- WHAT YOU WILL DO
Extend the discussion of metoprolol treatment in MVA patients, picking up right after its last sentence.

- TEXT BLOCK

The lack of special definition for MVA, different pathogenic mechanism responsible for the condition, as well as the varied diagnostic criteria used by different investigators have contributed to complications in managing these patients [27]. Therefore, management of these patients is a complex challenge. Undoubtedly, beta blockers are the first line agents for treatment of MVA patients [3]. Many studies evaluated the effectiveness of this blocker in MVA patients [28]. In our previous studies, we showed that metoprolol efficiently improved the endothelial function in patients with MVA through significantly decreasing the endothelin-1, E-selectin, and vascular cell adhesion molecule-1 (VCAM-1) levels, as specific markers of endothelial dysfunction [7]. In other study, Sen et al. assessed the effects of metoprolol and nebivolol on endothelial function in MVA patients. They documented that nebivolol had better effect on endothelial function [29]. Moreover, Bank et al. evaluated the effects of metoprolol and carvedilol on endothelial function in diabetic patients. They showed that carvedilol had better effects than metoprolol on endothelial function [30]. Zhang et al. investigated the effects of metoprolol on angiogenesis and expression of VEGF factor in 36 rats with ischemic heart muscle. They reported that metoprolol intervened in the induction of angiogenesis in rats with ischemic heart muscle [31]. However, we did not observe any beneficial effects of metoprolol on the angiogenic factors in MVA patients. Therefore, metoprolol may exert its therapeutic action through other mechanisms such as improvement of endothelial function, not angiogenesis in MVA.

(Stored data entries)
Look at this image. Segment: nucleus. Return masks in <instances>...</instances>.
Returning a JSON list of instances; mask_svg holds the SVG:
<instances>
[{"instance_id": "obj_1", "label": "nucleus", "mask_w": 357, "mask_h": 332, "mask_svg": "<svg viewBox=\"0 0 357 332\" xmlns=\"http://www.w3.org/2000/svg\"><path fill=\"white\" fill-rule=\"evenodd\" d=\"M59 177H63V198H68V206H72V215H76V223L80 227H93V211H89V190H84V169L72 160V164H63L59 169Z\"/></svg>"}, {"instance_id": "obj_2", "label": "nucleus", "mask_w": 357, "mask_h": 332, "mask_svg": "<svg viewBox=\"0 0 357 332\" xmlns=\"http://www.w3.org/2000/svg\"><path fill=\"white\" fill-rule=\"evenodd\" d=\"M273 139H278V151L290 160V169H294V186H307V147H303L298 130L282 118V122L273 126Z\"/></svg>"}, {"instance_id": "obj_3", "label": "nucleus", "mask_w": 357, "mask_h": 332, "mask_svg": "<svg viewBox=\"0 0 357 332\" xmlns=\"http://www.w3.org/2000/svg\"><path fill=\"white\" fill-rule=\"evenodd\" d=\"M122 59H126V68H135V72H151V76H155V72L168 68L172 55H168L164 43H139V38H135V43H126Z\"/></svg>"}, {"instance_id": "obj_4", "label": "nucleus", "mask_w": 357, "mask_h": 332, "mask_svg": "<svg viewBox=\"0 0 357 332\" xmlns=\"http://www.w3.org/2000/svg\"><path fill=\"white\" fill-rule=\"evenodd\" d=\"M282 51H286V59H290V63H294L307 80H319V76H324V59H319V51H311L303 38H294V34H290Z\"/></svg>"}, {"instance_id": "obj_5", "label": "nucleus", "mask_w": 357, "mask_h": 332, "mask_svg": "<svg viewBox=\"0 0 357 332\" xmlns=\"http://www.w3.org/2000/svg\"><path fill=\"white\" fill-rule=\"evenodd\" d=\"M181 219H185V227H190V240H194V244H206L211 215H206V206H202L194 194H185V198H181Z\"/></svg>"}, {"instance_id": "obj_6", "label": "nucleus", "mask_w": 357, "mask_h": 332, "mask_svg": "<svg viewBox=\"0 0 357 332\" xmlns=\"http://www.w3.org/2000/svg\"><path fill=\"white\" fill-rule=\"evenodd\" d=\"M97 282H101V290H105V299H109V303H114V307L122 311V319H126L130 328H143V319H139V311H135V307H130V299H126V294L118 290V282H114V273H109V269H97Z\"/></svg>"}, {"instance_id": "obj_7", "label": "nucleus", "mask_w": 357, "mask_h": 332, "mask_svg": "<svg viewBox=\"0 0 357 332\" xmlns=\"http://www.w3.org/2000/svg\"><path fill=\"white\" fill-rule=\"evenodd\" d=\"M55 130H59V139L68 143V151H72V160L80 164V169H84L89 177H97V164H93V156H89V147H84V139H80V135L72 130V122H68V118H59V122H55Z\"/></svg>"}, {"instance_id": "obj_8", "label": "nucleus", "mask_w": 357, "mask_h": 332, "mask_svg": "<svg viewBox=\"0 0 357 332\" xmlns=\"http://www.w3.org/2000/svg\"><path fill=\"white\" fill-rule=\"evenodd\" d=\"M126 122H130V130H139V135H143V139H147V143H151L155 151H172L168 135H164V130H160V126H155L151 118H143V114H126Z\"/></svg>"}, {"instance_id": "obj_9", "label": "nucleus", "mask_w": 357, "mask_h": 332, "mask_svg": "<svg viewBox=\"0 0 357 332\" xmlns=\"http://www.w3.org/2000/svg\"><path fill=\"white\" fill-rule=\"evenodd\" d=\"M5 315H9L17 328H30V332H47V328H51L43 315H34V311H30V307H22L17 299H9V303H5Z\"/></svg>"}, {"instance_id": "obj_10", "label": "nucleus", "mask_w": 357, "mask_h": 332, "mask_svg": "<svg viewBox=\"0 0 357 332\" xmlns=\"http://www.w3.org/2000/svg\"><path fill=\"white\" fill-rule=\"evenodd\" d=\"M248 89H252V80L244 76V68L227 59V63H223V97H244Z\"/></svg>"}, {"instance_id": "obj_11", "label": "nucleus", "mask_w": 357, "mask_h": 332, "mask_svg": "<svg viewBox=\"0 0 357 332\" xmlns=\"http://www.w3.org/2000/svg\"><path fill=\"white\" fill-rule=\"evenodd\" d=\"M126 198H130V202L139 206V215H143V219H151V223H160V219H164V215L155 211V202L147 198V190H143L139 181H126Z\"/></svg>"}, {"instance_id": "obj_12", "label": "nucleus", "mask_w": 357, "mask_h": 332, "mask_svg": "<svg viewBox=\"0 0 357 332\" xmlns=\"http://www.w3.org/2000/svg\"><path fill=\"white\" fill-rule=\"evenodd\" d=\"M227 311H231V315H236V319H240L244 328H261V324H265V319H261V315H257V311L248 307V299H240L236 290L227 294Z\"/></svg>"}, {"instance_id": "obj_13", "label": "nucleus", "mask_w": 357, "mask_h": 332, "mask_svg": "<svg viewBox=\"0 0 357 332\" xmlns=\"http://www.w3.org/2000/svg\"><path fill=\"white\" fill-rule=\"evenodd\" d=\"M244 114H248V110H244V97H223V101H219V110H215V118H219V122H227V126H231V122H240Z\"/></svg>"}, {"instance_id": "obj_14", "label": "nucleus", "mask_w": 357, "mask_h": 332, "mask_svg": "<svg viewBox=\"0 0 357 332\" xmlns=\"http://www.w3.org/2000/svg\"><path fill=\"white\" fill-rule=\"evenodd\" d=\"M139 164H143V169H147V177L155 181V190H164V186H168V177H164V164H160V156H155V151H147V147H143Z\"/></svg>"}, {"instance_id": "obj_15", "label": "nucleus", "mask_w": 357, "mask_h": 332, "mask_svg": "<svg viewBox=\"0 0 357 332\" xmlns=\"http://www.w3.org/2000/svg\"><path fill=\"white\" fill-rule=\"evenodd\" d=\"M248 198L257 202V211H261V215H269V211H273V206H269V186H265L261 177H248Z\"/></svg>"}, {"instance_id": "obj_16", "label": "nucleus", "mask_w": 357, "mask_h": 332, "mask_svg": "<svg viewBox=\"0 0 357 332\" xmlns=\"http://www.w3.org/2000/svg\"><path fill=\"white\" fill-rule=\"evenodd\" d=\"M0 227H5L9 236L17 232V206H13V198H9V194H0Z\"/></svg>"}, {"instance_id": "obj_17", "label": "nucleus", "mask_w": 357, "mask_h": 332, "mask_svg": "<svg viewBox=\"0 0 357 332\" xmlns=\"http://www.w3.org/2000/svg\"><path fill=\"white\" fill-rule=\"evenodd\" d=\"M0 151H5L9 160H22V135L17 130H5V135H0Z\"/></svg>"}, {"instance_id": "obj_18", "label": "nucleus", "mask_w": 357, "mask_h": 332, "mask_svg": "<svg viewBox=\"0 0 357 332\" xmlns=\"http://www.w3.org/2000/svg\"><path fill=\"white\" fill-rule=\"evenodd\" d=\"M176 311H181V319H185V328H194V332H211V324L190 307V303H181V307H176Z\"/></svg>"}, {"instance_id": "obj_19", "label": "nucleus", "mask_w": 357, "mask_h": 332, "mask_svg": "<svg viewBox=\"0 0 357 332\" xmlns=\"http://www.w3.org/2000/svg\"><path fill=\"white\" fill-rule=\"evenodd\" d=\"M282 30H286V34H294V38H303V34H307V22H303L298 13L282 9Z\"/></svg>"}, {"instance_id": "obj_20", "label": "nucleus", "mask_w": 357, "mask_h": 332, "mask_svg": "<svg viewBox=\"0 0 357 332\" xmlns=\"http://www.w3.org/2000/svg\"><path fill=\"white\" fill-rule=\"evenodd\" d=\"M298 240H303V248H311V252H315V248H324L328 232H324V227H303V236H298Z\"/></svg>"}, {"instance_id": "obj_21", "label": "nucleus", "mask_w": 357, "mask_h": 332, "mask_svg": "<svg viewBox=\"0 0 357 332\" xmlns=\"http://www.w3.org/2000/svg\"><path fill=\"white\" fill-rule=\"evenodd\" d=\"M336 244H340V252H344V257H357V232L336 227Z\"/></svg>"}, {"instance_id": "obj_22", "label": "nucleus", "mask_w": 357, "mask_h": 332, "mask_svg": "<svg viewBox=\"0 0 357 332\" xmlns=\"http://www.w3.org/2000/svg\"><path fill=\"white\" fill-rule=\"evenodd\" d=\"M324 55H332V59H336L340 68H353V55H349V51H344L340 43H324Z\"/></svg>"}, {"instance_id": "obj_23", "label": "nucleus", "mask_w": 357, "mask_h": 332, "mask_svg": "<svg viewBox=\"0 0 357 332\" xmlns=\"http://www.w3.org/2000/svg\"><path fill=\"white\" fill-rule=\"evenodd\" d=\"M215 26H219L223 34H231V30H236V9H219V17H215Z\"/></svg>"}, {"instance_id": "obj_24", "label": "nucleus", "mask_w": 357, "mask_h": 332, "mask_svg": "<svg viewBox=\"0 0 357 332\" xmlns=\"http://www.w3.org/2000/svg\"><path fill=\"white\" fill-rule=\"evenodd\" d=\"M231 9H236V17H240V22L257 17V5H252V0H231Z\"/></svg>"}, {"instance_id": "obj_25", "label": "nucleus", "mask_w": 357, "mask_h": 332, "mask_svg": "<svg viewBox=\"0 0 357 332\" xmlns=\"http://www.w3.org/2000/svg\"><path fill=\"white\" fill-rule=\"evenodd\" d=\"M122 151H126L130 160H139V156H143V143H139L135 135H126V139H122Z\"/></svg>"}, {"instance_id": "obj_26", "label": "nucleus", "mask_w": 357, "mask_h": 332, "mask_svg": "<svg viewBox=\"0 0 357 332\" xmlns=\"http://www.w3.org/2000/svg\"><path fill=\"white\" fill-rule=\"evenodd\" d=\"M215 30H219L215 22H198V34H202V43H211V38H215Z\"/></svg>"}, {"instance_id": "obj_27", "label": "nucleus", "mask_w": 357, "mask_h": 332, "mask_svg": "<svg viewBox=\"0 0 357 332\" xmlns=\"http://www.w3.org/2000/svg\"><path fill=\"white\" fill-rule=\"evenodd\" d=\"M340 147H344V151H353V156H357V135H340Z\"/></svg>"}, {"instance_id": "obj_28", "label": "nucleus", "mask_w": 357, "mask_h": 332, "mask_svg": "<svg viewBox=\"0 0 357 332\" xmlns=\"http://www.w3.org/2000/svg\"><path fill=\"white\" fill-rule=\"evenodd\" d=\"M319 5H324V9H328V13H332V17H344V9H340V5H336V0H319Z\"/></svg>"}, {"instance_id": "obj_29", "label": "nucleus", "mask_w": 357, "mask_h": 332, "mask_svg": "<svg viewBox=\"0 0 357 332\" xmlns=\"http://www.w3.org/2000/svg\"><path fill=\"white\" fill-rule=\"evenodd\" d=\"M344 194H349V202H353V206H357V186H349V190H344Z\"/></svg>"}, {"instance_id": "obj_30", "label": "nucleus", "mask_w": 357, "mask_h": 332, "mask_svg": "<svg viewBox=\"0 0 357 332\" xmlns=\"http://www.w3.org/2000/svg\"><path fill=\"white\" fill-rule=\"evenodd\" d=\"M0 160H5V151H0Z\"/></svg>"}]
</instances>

- RESULT OF THE EXERCISE
The main limitation of the present study was the small number of patients with MVA. It will be very useful to see the effect of metoprolol therapies on the other angiogenesis-related factors such as vascular endothelial growth factor. Therefore, large and long-term follow-up studies are needed with patients with MVA after metoprolol administration. Other limitation was the lack of a measure for endothelial dysfunction in the subjects investigated and its correlation with angiogenesis.

Conclusion

In present study, Ang-2 and Tie-2 levels were not statistically significantly changed after one month treatment with metoprolol in MVA patients compared to patients at baseline. That may be due to the small population, short duration of treatment or small dose of drug. We showed abnormal levels for Ang-2 and Tie-2 in MVA patients. These abnormalities may be considered as a possible relation of these angiogenic factors to the pathophysiology of MVA, which need further investigation for elucidation. In addition, in our study, because of slight reduction in angiogenic factors after treatment with metoprolol (25 mg) during one month, we hypothesize that metoprolol has not conspicuous effect on levels of angiogenic factors in MVA patients. Our study supports further research into the complex interactions between Ang-1 and Ang-2 at the Tie-2 receptor, and into their functional relevance in vivo.